In response to the campaign emails which she has received on the Infrastructure Bill and fracking, Theresa Villiers MP has issued the following statement:

When it comes to decisions on fracking and underground access for shale gas exploration, safety is the Government’s top priority. The UK has over 50 years of experience in regulating the onshore oil and gas industry and we have a strong regulatory regime for shale gas extraction. The Health and Safety Executive (HSE) is responsible for checking all aspects of operators' plans and designs, and no site will be given the go ahead without first meeting strict safety criteria.

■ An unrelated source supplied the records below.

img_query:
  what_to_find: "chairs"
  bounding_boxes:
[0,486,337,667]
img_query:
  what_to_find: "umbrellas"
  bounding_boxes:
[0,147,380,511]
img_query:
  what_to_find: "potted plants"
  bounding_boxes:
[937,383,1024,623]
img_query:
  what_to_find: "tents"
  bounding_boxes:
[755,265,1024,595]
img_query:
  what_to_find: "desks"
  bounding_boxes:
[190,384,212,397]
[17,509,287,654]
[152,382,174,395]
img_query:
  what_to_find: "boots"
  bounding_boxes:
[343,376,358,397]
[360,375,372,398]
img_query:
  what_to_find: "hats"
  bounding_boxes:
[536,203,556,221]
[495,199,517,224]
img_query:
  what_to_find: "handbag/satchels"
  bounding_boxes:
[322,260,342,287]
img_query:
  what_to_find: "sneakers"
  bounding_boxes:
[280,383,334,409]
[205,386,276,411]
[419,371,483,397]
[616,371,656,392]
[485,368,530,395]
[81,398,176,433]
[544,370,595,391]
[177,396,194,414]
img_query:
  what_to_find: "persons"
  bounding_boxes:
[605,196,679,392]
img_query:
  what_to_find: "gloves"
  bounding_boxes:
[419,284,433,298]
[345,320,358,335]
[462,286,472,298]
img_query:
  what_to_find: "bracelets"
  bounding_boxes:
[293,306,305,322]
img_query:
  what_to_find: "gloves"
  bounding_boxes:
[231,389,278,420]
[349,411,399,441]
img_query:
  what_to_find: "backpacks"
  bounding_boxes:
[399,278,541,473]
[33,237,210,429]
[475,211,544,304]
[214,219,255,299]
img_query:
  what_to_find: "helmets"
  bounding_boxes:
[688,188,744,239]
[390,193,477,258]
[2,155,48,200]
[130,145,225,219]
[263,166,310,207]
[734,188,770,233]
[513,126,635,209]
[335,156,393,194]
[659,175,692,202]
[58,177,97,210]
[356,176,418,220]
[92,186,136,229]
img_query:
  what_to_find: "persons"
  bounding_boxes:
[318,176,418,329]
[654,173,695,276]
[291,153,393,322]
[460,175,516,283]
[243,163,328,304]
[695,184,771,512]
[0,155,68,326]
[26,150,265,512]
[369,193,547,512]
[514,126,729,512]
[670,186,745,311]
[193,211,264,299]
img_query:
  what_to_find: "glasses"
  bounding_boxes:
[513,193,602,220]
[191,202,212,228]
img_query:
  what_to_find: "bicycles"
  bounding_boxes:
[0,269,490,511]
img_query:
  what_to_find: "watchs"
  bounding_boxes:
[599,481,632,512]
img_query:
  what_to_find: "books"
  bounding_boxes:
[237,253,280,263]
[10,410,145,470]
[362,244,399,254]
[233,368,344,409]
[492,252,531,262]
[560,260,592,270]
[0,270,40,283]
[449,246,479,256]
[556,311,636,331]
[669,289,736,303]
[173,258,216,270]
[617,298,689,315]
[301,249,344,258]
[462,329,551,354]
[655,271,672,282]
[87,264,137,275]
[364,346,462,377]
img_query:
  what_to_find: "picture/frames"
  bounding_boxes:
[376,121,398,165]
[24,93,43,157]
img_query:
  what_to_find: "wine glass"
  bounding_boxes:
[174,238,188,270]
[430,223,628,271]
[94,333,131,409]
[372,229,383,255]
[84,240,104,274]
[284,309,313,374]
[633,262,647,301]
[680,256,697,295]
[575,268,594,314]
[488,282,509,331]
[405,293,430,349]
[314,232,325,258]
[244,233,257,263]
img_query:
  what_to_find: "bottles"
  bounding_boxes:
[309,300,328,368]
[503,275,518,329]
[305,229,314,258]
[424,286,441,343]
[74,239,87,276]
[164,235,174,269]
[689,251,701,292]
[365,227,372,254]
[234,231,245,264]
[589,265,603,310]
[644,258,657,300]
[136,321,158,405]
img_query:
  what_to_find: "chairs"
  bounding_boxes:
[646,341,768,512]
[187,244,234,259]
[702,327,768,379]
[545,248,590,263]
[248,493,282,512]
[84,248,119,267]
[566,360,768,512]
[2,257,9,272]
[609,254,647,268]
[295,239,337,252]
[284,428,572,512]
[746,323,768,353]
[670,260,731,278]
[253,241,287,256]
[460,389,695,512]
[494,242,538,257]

Operators will need an environmental permit before any exploratory work can begin. The Environment Agency (EA) has the power to revoke this if there is an incident which causes pollution, environmental damage, or if there is a breach of the permit or non-compliance with environmental legislation. As a condition of an environmental permit, for example, the EA can require to undertake baseline monitoring for any period of time. It also requires the disclosure of information on chemicals, which it then publishes. If there is a matter of concern, the HSE and the EA inspectors can visit any site at any time.

The proposals in the Infrastructure Bill would provide access to underground land but only below 300m, with a voluntary payment from industry and a voluntary public notification for access. However, any hydraulic fracturing would only occur at far greater depths of 1.5 kilometres or more. The Department of Energy and Climate Change has confirmed that this is so deep that it will not lead to negative impact on landowners.

We need to strike the right balance between the legitimate concerns of landowners, and the benefits to society as a whole of permitting development. Many other industries already access underground land in order to lay cables and build infrastructure such as water pipes and tunnels. These are much closer to the surface than the access concerned here.

For example, the deepest tube station is around 32m below ground. Moreover, the provisions in the Bill do not change any other aspect of the existing regulatory system, such as procedures for surface access, planning, environmental permits or safety controls. The proposals do not weaken existing requirements for public consultation prior to the granting of planning permission, or environmental permits for developments.